Далее следует история с переодеваниями в духе прециозной комедии (или, что понятнее, - "Барышни-крестьянки"). Ватель выдавал себя за простолюдина, дама его сердца - за гризетку, затем выясняется, что он - это он, а она - герцогиня де Вентадур, фрейлина Мадам. Сословный узел не разрубить иначе, чем шпагой. Что и происходит. Кроме лукавой аксиологической контрверзы здесь еще собственно литературный сюжет: история Вателя стала чрезвычайно популярна в поэзии и драматургии второго-третьего ряда в середине XIX - начале XX века. Та мораль, что и слуги имеют честь, представляется отныне "романтическим" архаизмом, теперь торжествуют псевдоисторические модели a la Дюма: историю движет маленький человек со своей любовной интригой. По этому же пути сознательно пошел Том Стоппард: там в кино, кроме любовного клубка из фавориток короля, принцев и придворных (из новейших мотивов - гомоэротический), непременно имеем судьбу Франции, и она в руках Вателя. От того, как он накормит короля, зависит примирение Людовика с братом и ... война Франции с Голландией.

Между тем, с точки зрения социопсихологической, сословный сюжет имеет место: Ватель был "сыном земледельца", крестьянским сыном, как сказали бы мы, должность дворецкого по традиции занимали люди знатные, Ватель был в своем роде парвеню.
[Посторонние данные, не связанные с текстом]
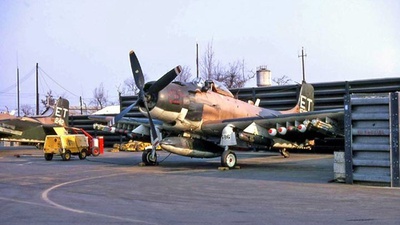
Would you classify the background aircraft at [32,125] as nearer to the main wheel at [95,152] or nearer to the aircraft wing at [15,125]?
the aircraft wing at [15,125]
Доминика Мишель цитирует анонимного автора "Безупречной школы служителей столового ведомства" (1662): простолюдины в должности дворецкого "навсегда сохраняют присущие им лакейские наклонности". Надо думать, Ватель слишком дорожил тем качеством, которое не было в его случае "врожденным" - честью и репутацией.

Наконец, был целый ряд причин чисто психологического порядка (тех, что имели отношение исключительно к нервам и воображению): сначала за ужином на двух столах не хватило жаркого. " Это потрясло Вателя; он несколько раз повторил: Я обесчещен; это позор, которого я не перенесу. Он сказал Гурвилю: У меня кружится голова. Я не сплю уже двенадцать ночей... ". Затем блеск фейерверка померк - сначала от полной луны, после - от набежавшего облака. Ватель в смятении, и облако становится дурным предзнаменованием. С четырех утра он поджидает свежую рыбу. Когда в десять появляется первый лоток, и на вопрос Вателя "И это все?" служитель отвечает: "Все!" - следует развязка. Доминика Мишель объясняет суицид с дотошностью практикующего психиатра. Переутомление, сильнейшее нервное истощение, болезненное чувство ответственности, состояние, которое развивается "согласно закону Мерфи" или по "принципу бутерброда". Добавим, что был постный день, король - и это было известно - обожал рыбу и в постные дни "объедался до несварения желудка". Ватель рисковал оставить короля без обеда, и это была катастрофа.

Все это гораздо серьезнее, чем мы себе способны представить сегодня. Книга о Вателе по большей части посвящена французской трапезе XVII века, ее самоценности как искусства и как зрелища. Сейчас это видится нам обжорством, но, кажется, в этом было больше смысла. Точнее, в этом был другой смысл (как в натюрморте). Королевская трапеза вершилась по тем же законам, что и версальская архитектура: излишество, прихотливость и симметрия прежде всего. Расположение блюд, их перемены (само их количество: "сорок блюд на антре, сорок блюд на жаркое плюс салаты, холодные и горячие антреме и десерт" - это пример коласьона, то есть "легкой трапезы" из холодных блюд, своего рода позднего ужина), комбинации фруктов, цветов и фонтанов, люстр и зеркал призваны служить не желудку как таковому. Это часть искусства организации пространства и, в конечном счете, организации жизни. Самоубийство Вателя в таком свете подобно самоубийству архитектора, на глазах которого рушится созданная им грандиозная конструкция.

Напоследок поблагодарим переводчика за отличный перевод и глоссарий - толковый словарь всех этих коласьонов, амбигю и антреме, которых по-русски нет.